### Problems and tasks
A. From the C string-concatenation text, reproduce the passage starting with "Allocation requires to" and going on through "from the intent.".
B. List every distinct header file that the C string-concatenation text includes with an #include directive.

### Page text

◇ ◇ ◇ ◇ ◇

When you read anything remember to check if the read was successful.
The first character of input1 is just `input1[0]'. It's always safe to check it (if the read was successful), because it must be the first character or the string terminator. No risk of false detection.
Allocation requires to add the size of combined, input1, and the string terminator.
Copy and concatenation are available in <string.h>.
Notice that the instructions are missing a line stating that the new combined string should become the current combined string, but it's pretty obvious from the intent.
I strongly dislike the suggested (implied) implementation which calls for a sequence such as:
read
while (check) {
do_stuff
read
}
My preference goes to the non repeated read:
while (true) {
read
if (!check) break;
do_stuff
}
Finally, free your memory. Always. Don't be lazy!
Just for completeness, another option is to store the size of your combined string, to avoid calling strlen on something you already know. You could also leverage the calloc and realloc functions, which have been available since a lot of time:
#include <stdbool.h>
#include <stdio.h>
#include <stdlib.h>
#include <string.h>
int main(void)
{
size_t capacity = 1;
char *combined = calloc(capacity, 1);
while (true) {
char input1[257];
if (scanf("%256s", input1) != 1 || input1[0] == '#') {
break;
}
capacity += strlen(input1);
combined = realloc(combined, capacity);
strcat(combined, input1);
}
printf("%s", combined);
free(combined);
return 0;
}
Finally for the additional test strings:
these are not the droids you're looking for #dummy
a# b## c### d#### e##### #f###### u#######(explicit)
Useless addition
You could also limit the number of reallocations by using a size/capacity couple and doubling the capacity each time you need more. Also (not particularly useful here) checking the return value of memory allocation function is a must. My checking for realloc is needlessly complicated here, because memory is freed at program termination, but, nevertheless, free your memory. Always. Don't be lazy! 😁
#include <stdbool.h>
#include <stdio.h>
#include <stdlib.h>
#include <string.h>
int main(void)

◇ ◇ ◇ ◇ ◇

### Given material
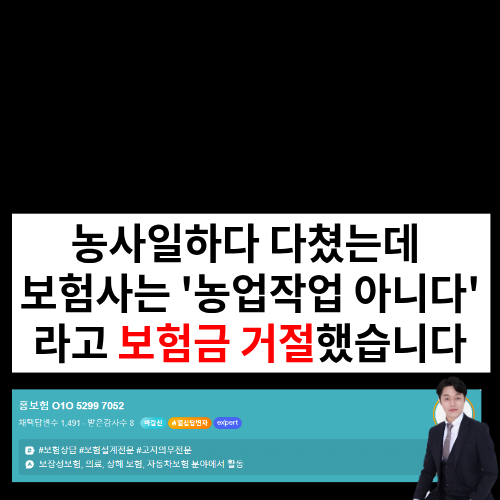 트랙터 절단사고, 경운기 전복사망사고 — "농업작업" 아니라며 거절당한 보험금, 결국 받아....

◇ ◇ ◇ ◇ ◇

### Task responses
A.
Allocation requires to add the size of combined, input1, and the string terminator.
Copy and concatenation are available in <string.h>.
Notice that the instructions are missing a line stating that the new combined string should become the current combined string, but it's pretty obvious from the intent.

B.
stdbool.h
stdio.h
stdlib.h
string.h